Large Language Models (LLMs)
GPT, BERT & Claude Simplified for Engineering Students
Last Updated: March 2026
📌 Key Takeaways
- Definition: LLMs are transformer-based models trained on massive text corpora — billions of parameters, trillions of tokens — to predict and generate text.
- Training: Pre-training on next-token prediction → fine-tuning with human feedback (RLHF) for helpful, harmless, honest behaviour.
- Emergent abilities: At sufficient scale, LLMs develop capabilities not explicitly trained — reasoning, code generation, translation, summarisation.
- GPT (decoder): Best for generation — chatbots, code, creative writing.
- BERT (encoder): Best for understanding — classification, NER, Q&A.
- Prompt engineering: How you phrase your input dramatically affects output quality.
1. What are Large Language Models?
^^^^
#### [Exercise requirements]
1/ From the Key Takeaways on the large language models page, list the capabilities it names as emergent abilities.
2/ Answer these from the large language models page, one line each:
(a) When was the page last updated?
(b) What step comes after pre-training on next-token prediction?
(c) Which model does the page describe as an encoder?
3/ Write the next section of the large language models page, starting under its last heading, "1. What are Large Language Models?".
^^^^
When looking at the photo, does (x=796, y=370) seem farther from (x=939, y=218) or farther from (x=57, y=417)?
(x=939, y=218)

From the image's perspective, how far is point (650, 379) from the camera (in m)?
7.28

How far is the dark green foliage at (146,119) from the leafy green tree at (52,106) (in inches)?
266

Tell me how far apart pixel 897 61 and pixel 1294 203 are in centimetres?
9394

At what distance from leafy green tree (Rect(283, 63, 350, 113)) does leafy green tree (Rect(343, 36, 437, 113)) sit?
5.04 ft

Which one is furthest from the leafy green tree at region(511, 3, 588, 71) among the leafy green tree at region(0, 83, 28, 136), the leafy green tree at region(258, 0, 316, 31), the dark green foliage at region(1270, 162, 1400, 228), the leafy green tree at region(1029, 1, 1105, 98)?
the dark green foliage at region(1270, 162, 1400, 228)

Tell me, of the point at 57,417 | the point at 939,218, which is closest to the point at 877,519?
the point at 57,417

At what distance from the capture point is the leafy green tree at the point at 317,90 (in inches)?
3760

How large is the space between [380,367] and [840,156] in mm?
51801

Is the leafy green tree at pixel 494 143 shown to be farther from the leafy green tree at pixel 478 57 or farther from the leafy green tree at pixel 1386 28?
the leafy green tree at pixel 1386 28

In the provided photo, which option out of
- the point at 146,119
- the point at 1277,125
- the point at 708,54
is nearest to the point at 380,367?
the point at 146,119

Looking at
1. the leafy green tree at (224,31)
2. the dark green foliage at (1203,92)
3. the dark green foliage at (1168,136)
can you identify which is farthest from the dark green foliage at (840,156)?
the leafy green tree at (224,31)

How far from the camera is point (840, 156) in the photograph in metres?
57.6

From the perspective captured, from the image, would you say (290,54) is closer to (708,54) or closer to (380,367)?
^^^^
#### [Results in order]
1/ reasoning, code generation, translation, summarisation

2/
(a) March 2026
(b) Fine-tuning with human feedback (RLHF)
(c) BERT

3/
A Large Language Model is a transformer-based neural network trained on massive amounts of text data to learn the statistical patterns of language — enabling it to understand, generate, and reason about text at a human-competitive level.
The word “large” refers to two dimensions of scale: model size (billions to hundreds of billions of parameters) and training data (hundreds of billions to trillions of tokens — tokens are roughly words or word pieces).
The core task during pre-training is simple: given a sequence of text, predict the next token. But at sufficient scale, this simple objective leads to a model that develops a surprisingly rich internal representation of language, facts, reasoning patterns, and even code — all learned implicitly from the statistics of human-written text.
2. How LLMs are Trained
Modern LLMs like GPT-4 and Claude are trained in three stages:
Stage 1 — Pre-training
The model trains on a massive corpus of text (web pages, books, code, scientific papers) by predicting the next token. This takes weeks to months on thousands of GPUs and requires enormous compute (GPT-4 cost estimates: $50–100 million in compute). The model develops broad knowledge of language and the world.
Stage 2 — Supervised Fine-tuning (SFT)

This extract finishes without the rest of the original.